Data excerpts:

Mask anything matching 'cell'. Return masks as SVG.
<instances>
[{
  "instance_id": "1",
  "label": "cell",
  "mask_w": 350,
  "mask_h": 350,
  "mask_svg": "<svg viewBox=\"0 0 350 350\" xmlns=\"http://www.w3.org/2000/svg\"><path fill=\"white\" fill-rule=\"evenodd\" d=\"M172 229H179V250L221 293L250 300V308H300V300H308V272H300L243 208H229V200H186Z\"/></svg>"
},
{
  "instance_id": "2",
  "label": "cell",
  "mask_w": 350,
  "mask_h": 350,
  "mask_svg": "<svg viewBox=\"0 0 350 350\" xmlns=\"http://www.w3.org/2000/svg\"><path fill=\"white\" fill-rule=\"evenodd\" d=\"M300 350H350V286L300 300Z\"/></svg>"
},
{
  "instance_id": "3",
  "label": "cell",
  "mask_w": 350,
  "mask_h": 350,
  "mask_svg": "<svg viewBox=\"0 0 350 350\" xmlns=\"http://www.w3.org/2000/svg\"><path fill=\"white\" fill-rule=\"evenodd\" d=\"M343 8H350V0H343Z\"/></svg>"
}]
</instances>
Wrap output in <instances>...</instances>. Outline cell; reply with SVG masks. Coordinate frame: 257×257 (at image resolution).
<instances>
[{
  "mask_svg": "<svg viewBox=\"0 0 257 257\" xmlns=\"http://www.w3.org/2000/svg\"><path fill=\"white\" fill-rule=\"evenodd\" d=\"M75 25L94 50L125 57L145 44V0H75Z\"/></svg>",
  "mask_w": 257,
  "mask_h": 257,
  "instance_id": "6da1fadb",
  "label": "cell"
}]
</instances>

● EXERCISE DETAILS
Find every line above that contains the string "masks", matching case exactly, and copy each of those lines in full.

● RESULT OF THIS EXERCISE
Mask anything matching 'cell'. Return masks as SVG.
Wrap output in <instances>...</instances>. Outline cell; reply with SVG masks. Coordinate frame: 257×257 (at image resolution).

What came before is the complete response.